黄斑部で網膜に接着したまま残った硝子体は、その後徐々に収縮し、網膜の表面に皺を作ったり、黄斑の網膜を変形させてしまうことがあります。そうなるとものが歪んで見えるようになったり、視界の中心部分が見づらくなり、徐々に視力が低下していきます。

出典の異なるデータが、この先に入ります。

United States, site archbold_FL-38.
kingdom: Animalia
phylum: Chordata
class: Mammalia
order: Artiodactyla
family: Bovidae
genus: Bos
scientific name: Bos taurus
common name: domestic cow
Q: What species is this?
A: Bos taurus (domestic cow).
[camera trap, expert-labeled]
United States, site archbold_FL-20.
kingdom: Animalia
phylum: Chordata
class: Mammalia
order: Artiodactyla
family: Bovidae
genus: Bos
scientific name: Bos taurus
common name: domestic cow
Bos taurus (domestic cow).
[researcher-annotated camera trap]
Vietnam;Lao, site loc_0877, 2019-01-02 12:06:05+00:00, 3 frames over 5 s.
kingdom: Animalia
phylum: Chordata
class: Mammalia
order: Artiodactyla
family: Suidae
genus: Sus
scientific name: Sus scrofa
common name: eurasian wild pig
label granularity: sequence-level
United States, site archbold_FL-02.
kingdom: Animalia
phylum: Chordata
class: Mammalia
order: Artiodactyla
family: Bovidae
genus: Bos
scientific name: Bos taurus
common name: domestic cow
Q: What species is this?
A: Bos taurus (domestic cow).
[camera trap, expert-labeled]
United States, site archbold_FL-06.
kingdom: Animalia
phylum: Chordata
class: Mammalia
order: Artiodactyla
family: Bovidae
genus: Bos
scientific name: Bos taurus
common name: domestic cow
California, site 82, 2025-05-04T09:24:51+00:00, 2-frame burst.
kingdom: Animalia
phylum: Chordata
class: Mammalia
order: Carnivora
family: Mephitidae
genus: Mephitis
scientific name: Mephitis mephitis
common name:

この病気で失明に至ることは稀ですが、悪化を止めるために硝子体手術でこの膜を取り除く治療が必要なケースがあります。この手術により多くの場合視力が改善しますが、「歪んで見える」などの症状が完全に消えるわけではないので、手術を予定する際には硝子体手術によるメリットを見極めてそれが大きいときに手術を選択するべきと考えます。当院では患者様の状態に合わせて個別によく相談したうえでこの手術を提供いたします。
網膜前膜の診断・治療について
この病気の診断は、眼底検査と光干渉断層計(OCT)検査で容易に可能です。治療は現在のところ、手術以外にはありません。手術は、硝子体茎離断術という方法で行います。黒目と白目の境界から3~4mm白目側の位置に4か所小さな穴をあけ、眼球の中にある硝子体を特殊な器具で取り除き、次いで黄斑部に張った網膜前膜を特殊なピンセットで慎重に取り除きます。顕微鏡で眼球の中を覗きながら行う、非常に繊細な作業です。50歳代以降の方には、この手術を安全に効率よく行うために、白内障手術を同時に行うことをお勧めいたします。
黄斑円孔とは
網膜前膜についての説明にあったように、眼球の内容の大半は硝子体と呼ばれるコラーゲンを含んだゼリーがあり、若いころ(10~20歳代)には眼球の中をほぼ満たしています。しかし年齢による変化に伴い、硝子体は徐々に縮んでいき、網膜の表面から外れていきます。その硝子体が縮んで網膜表面から外れるとき、網膜の重要な中心部分(黄斑)に穴が開いてしまうことがあります。こうなると急に視野の中心が見えづらくなり、視力が低下します。硝子体手術で黄斑円孔の周囲にある「内境界膜」と呼ばれる厚さ約5マイクロメートルの非常に薄い膜をある程度の範囲取り除いて眼球の中身を空気に入れ替え、手術後数日間なるべくうつ伏せで寝てもらうと、大半のケースで黄斑円孔が閉じます。黄斑円孔が出来てから数か月が経ってしまうと、せっかく手術がうまくいっても視力があまり改善しなくなってしまいますので、早期の手術をお勧めいたしますが、これについても当院では患者様によく状態を説明した上で、ご相談して最終的な治療方針を決めております。
黄斑円孔の診断・治療について
診断は大抵の場合、眼底検査とOCT検査で容易に可能です。治療は現在のところ、手術以外にはありません。手術は、硝子体茎離断術という方法で行います。黒目と白目の境界から3~4mmの位置に4か所小さな穴をあけ、眼球の内容の大半を満たしている硝子体を特殊な器具で取り除き、次いで黄斑円孔の周囲の網膜表面の「内境界膜」という薄い膜を特殊な細いピンセットで取り除きます。そして眼球内を空気あるいは1週間以上かけて少しずつ抜けていく特殊なガスに置換します。顕微鏡で眼球の中を覗きながら行う、非常に繊細な作業です。50歳代以上の方には、この手術を安全に効率よく行うために、白内障手術を同時に行うことをお勧めいたします。